DJIA: 34,451.23, down 113.36
S&P 500: 4,392.59, down 54.00
Nasdaq: 13,351.08, down 292.51
Stocks slide, yields climb higher
U.S. stocks finished lower on Thursday as investors digested a slew of earnings reports and economic data ahead of the long holiday weekend. Additionally, a monthly options expiration estimated to eclipse $2 trillion was cited as a factor increasing volatility. The S&P 500 fell 1.2% to end 2.1% lower for the week, while the tech-heavy Nasdaq Composite dropped 2.1%, bringing its four-session slide to 2.6%. Both benchmarks weathered their second straight weekly drawdown. The Dow lost 113 points for its third consecutive weekly decline (-0.8%).
In earnings, shares of Morgan Stanley and Citigroup Inc. each advanced on strength in their trading operations. In other corporate news, Tesla Inc. CEO Elon Musk offered to take Twitter Inc. private.
Meanwhile, a reprieve in the back-up in Treasury yields proved to be short-lived as remarks from a key Federal Reserve (Fed) leader reignited focus on the central bank’s plans for aggressive monetary policy tightening. New York Fed President John Williams stated that raising interest rates in 0.50% intervals was a “reasonable option.” The yield on the 10-year note spiked 14 basis points (0.14%) to 2.83%, the highest level since December 2018. Elsewhere, 30-year fixed mortgage rates surged to 5% for the first time since early 2011, according to Freddie Mac.

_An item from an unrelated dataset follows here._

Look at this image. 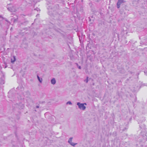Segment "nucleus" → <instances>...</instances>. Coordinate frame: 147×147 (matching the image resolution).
<instances>
[{"label": "nucleus", "instance_id": "nucleus-1", "mask_svg": "<svg viewBox=\"0 0 147 147\" xmlns=\"http://www.w3.org/2000/svg\"><path fill=\"white\" fill-rule=\"evenodd\" d=\"M77 105L78 106L79 108L81 110H84L86 108V107L84 106V105H86V103H81L80 102H78L77 103Z\"/></svg>", "mask_w": 147, "mask_h": 147}, {"label": "nucleus", "instance_id": "nucleus-2", "mask_svg": "<svg viewBox=\"0 0 147 147\" xmlns=\"http://www.w3.org/2000/svg\"><path fill=\"white\" fill-rule=\"evenodd\" d=\"M125 2V0H118L117 3V6L118 8L120 7L121 4Z\"/></svg>", "mask_w": 147, "mask_h": 147}, {"label": "nucleus", "instance_id": "nucleus-3", "mask_svg": "<svg viewBox=\"0 0 147 147\" xmlns=\"http://www.w3.org/2000/svg\"><path fill=\"white\" fill-rule=\"evenodd\" d=\"M51 83L53 85H54L56 83V81L55 78H52L51 80Z\"/></svg>", "mask_w": 147, "mask_h": 147}, {"label": "nucleus", "instance_id": "nucleus-4", "mask_svg": "<svg viewBox=\"0 0 147 147\" xmlns=\"http://www.w3.org/2000/svg\"><path fill=\"white\" fill-rule=\"evenodd\" d=\"M37 77L38 79V81H39V82L40 83H41L42 82V78H40V77H39V76L38 75H37Z\"/></svg>", "mask_w": 147, "mask_h": 147}, {"label": "nucleus", "instance_id": "nucleus-5", "mask_svg": "<svg viewBox=\"0 0 147 147\" xmlns=\"http://www.w3.org/2000/svg\"><path fill=\"white\" fill-rule=\"evenodd\" d=\"M72 138H69L68 142L70 144H71L72 142Z\"/></svg>", "mask_w": 147, "mask_h": 147}, {"label": "nucleus", "instance_id": "nucleus-6", "mask_svg": "<svg viewBox=\"0 0 147 147\" xmlns=\"http://www.w3.org/2000/svg\"><path fill=\"white\" fill-rule=\"evenodd\" d=\"M70 144L73 146H75L77 144V143H74V142H72L71 144Z\"/></svg>", "mask_w": 147, "mask_h": 147}, {"label": "nucleus", "instance_id": "nucleus-7", "mask_svg": "<svg viewBox=\"0 0 147 147\" xmlns=\"http://www.w3.org/2000/svg\"><path fill=\"white\" fill-rule=\"evenodd\" d=\"M66 104L67 105L69 104V105H72V103H71V101H69L67 102Z\"/></svg>", "mask_w": 147, "mask_h": 147}, {"label": "nucleus", "instance_id": "nucleus-8", "mask_svg": "<svg viewBox=\"0 0 147 147\" xmlns=\"http://www.w3.org/2000/svg\"><path fill=\"white\" fill-rule=\"evenodd\" d=\"M14 60L13 61L11 59V62L12 63L14 62L15 61V58L14 57Z\"/></svg>", "mask_w": 147, "mask_h": 147}, {"label": "nucleus", "instance_id": "nucleus-9", "mask_svg": "<svg viewBox=\"0 0 147 147\" xmlns=\"http://www.w3.org/2000/svg\"><path fill=\"white\" fill-rule=\"evenodd\" d=\"M76 64L78 66V67L79 69H81V66H78V65L77 63H76Z\"/></svg>", "mask_w": 147, "mask_h": 147}, {"label": "nucleus", "instance_id": "nucleus-10", "mask_svg": "<svg viewBox=\"0 0 147 147\" xmlns=\"http://www.w3.org/2000/svg\"><path fill=\"white\" fill-rule=\"evenodd\" d=\"M7 9L10 11H11V12L13 11L12 10H11V9H10V8H8Z\"/></svg>", "mask_w": 147, "mask_h": 147}, {"label": "nucleus", "instance_id": "nucleus-11", "mask_svg": "<svg viewBox=\"0 0 147 147\" xmlns=\"http://www.w3.org/2000/svg\"><path fill=\"white\" fill-rule=\"evenodd\" d=\"M88 77H87V80H86V82H88Z\"/></svg>", "mask_w": 147, "mask_h": 147}, {"label": "nucleus", "instance_id": "nucleus-12", "mask_svg": "<svg viewBox=\"0 0 147 147\" xmlns=\"http://www.w3.org/2000/svg\"><path fill=\"white\" fill-rule=\"evenodd\" d=\"M36 107L37 108H38L39 107L38 106H36Z\"/></svg>", "mask_w": 147, "mask_h": 147}, {"label": "nucleus", "instance_id": "nucleus-13", "mask_svg": "<svg viewBox=\"0 0 147 147\" xmlns=\"http://www.w3.org/2000/svg\"><path fill=\"white\" fill-rule=\"evenodd\" d=\"M39 9H38V8H37V9H34V10H36L37 11H38Z\"/></svg>", "mask_w": 147, "mask_h": 147}, {"label": "nucleus", "instance_id": "nucleus-14", "mask_svg": "<svg viewBox=\"0 0 147 147\" xmlns=\"http://www.w3.org/2000/svg\"><path fill=\"white\" fill-rule=\"evenodd\" d=\"M0 18H2V19H3V18L1 16H0Z\"/></svg>", "mask_w": 147, "mask_h": 147}, {"label": "nucleus", "instance_id": "nucleus-15", "mask_svg": "<svg viewBox=\"0 0 147 147\" xmlns=\"http://www.w3.org/2000/svg\"><path fill=\"white\" fill-rule=\"evenodd\" d=\"M39 14H37V15L36 16H39Z\"/></svg>", "mask_w": 147, "mask_h": 147}, {"label": "nucleus", "instance_id": "nucleus-16", "mask_svg": "<svg viewBox=\"0 0 147 147\" xmlns=\"http://www.w3.org/2000/svg\"><path fill=\"white\" fill-rule=\"evenodd\" d=\"M6 21L7 22H8L7 20H6Z\"/></svg>", "mask_w": 147, "mask_h": 147}, {"label": "nucleus", "instance_id": "nucleus-17", "mask_svg": "<svg viewBox=\"0 0 147 147\" xmlns=\"http://www.w3.org/2000/svg\"><path fill=\"white\" fill-rule=\"evenodd\" d=\"M1 24V22H0V24Z\"/></svg>", "mask_w": 147, "mask_h": 147}]
</instances>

On the data front, retail sales rose a smaller-than-anticipated 0.5% in March, though February’s reading was upwardly revised. Separately, weekly initial jobless claims came in at 185,000, still low by historical standards and underscoring a tight labor market. Additionally, a preliminary reading of consumer sentiment from the University of Michigan unexpectedly rebounded in April from the lowest point since August 2011.